Il sentimento di questa classe di nemici, assumeva, tra le altre, una forma caratteristica, la forma di un dubbio circa la qualità degli amori del poeta e della donna celebrata da lui. Questi amori erano essi stati così puri come si diceva? Difficile il crederlo, e nel Canzoniere stesso si cercavano le prove del contrario. Alcuno più benevolo, come, ad esempio, Nicolò Astemio[107], credeva che tutto quell’amore altro non fosse che una finzione; sospetto antico, contro il quale ebbe a difendersi lo stesso Petrarca. Per contro, Pietro Cresci, autore di un’apposita dissertazione, alla famosa purità ci credeva assai poco, e Ubaldo De Domo non ci credette punto. Cesare Caporali è d’avviso

Che in Valchiusa non gì la cosa netta;

e Antonfrancesco Doni narra, nei Marmi[108], di una disputa fatta nell’orto de’ Rucellai, e riferita da quella buona femmina della Zinzera, nella quale disputa molti sostennero questa stessa opinione: «e tenevano che egli (il Petrarca) avesse amato donna, donna, donna da dovero; e che egli avesse anco corso il paese per suo: ma come uomo che era religioso, dottore, vecchio e calonaco di Padova, non voleva che restasse accesa sì fatta lucerna della fama; e appiattò la cosa sotto mille queste e mille quelle; la pose in bilico acciò che la non si potesse mai affermare; perchè la fu così giusta, giusta, ma che sempre si trovasse qualche oncino d’attaccarsi in pro e contra». Costoro non erano di certo poeti petrarchisti. Nè solo si dubitava della qualità di quello amore, ma, ancora della condizione di madonna Laura. In una delle Lettere argute del Rao, tra parecchie tesi da disputare c’è la seguente: Che madonna Laura, tanto amata dal Petrarca, ebbe modi e costumi di montanara, contra l’espositore di esso Petrarca[109].

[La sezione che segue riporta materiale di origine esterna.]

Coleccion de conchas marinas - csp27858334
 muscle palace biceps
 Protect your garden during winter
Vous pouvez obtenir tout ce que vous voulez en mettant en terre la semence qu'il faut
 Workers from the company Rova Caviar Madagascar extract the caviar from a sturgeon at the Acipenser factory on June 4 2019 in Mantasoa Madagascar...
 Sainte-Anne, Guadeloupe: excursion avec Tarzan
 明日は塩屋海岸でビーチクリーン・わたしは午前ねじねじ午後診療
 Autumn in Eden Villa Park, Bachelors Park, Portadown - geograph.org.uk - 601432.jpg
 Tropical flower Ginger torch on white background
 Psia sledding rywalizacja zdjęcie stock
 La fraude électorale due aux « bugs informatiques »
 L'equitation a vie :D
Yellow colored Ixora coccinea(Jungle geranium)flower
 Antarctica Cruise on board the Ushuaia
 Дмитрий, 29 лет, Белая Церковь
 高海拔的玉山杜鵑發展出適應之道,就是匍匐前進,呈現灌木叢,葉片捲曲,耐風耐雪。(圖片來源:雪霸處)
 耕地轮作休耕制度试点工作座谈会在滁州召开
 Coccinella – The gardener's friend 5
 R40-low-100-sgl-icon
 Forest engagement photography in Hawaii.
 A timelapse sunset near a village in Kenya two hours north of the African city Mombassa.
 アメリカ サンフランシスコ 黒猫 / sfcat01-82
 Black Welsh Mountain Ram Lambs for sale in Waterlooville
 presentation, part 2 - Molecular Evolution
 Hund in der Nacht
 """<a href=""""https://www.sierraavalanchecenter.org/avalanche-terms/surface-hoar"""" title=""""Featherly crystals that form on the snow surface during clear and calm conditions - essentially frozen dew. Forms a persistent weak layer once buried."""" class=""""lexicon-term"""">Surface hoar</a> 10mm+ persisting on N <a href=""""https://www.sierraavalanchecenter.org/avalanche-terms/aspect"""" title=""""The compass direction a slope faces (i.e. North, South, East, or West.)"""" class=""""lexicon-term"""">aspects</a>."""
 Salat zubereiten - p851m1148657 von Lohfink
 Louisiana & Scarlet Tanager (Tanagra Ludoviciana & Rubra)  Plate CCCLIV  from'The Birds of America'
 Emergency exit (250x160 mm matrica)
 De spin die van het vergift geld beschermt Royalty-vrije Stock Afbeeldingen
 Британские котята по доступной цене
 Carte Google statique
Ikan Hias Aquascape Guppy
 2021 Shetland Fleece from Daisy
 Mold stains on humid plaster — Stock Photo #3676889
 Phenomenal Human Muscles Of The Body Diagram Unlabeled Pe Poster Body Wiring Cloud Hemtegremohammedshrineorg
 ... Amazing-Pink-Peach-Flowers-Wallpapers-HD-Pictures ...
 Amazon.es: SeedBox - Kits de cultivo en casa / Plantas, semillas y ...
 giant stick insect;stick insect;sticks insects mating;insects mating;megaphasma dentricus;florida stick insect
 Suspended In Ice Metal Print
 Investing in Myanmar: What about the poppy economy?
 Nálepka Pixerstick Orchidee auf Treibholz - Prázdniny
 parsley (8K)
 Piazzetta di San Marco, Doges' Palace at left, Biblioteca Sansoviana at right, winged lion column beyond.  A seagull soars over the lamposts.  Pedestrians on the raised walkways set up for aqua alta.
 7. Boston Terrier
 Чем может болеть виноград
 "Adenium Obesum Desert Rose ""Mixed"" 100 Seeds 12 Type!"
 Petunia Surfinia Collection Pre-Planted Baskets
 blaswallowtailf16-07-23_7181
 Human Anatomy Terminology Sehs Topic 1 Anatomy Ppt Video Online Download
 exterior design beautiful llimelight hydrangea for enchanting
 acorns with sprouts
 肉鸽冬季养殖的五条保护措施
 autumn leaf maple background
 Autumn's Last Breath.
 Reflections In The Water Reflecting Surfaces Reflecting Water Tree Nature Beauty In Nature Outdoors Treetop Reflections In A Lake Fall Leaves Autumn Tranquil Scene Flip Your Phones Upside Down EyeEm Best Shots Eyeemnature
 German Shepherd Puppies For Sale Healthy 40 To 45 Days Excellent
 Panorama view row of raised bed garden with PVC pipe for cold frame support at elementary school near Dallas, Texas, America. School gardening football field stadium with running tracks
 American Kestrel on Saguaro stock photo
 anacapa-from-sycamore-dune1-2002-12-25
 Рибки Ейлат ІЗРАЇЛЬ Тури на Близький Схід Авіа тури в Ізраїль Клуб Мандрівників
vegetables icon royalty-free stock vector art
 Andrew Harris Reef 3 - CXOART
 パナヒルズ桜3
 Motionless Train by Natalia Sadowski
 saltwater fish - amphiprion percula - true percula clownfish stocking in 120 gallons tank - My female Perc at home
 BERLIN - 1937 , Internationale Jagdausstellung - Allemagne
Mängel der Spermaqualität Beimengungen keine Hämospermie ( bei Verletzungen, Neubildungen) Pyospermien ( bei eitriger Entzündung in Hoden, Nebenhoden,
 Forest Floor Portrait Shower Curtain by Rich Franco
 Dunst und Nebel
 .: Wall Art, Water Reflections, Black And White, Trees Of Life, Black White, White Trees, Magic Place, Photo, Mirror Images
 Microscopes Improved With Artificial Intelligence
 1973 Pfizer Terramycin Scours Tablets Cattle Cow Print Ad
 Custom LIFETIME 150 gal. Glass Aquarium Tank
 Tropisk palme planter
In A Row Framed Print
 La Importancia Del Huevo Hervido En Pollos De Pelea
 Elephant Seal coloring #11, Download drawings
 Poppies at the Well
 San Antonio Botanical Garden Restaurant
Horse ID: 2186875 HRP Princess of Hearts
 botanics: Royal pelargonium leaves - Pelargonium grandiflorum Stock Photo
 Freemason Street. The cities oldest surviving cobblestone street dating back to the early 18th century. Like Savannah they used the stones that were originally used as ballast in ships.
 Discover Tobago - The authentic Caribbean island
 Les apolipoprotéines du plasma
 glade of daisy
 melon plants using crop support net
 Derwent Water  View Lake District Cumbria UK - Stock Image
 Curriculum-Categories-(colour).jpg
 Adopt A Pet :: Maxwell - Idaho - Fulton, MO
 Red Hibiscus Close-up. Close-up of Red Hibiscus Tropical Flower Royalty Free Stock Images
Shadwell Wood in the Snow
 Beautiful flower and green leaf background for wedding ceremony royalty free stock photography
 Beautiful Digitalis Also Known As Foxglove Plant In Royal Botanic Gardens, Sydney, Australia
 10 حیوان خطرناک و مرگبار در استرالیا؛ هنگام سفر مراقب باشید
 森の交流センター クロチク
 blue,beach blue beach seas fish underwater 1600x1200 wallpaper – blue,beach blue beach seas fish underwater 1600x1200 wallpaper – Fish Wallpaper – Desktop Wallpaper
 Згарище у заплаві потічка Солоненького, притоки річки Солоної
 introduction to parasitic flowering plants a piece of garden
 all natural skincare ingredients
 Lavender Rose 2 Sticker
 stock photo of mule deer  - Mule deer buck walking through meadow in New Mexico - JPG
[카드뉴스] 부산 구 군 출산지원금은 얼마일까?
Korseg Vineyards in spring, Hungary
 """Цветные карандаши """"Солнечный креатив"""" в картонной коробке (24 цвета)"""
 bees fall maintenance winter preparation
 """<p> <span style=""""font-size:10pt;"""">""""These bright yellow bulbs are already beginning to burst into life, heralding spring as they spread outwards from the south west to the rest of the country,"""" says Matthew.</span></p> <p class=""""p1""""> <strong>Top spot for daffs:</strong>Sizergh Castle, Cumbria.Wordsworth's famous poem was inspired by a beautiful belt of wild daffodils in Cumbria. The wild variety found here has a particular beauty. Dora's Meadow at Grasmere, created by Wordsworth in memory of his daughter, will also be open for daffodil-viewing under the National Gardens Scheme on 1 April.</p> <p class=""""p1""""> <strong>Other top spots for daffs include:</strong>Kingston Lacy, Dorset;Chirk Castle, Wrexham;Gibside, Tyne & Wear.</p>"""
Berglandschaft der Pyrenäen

Si mettano insieme tutte queste avversioni grandi e piccole, tutti i biasimi che abbiam notati sin qui, con le ragioni loro, e si vedrà che l’antipetrarchismo era una forza grande, piena di uno spirito vigoroso. Questo spirito, nella sua forma più acuta, si manifesta mediante la parodia. Gli imitatori del Canzoniere si videro a un tratto ai fianchi altri imitatori, i commentatori altri commentatori; ma mentr’essi facevan da senno, quegli altri facevan per beffa, e nell’alto lor riso travolgevano i seguaci e un pochino anche il maestro.

Ed ecco di fronte a Laura divina, di fronte a quel tipo invariabile di donna bionda, gelida e perfetta dei canzonieri, levarsi come una visione apocalittica la megera del Berni.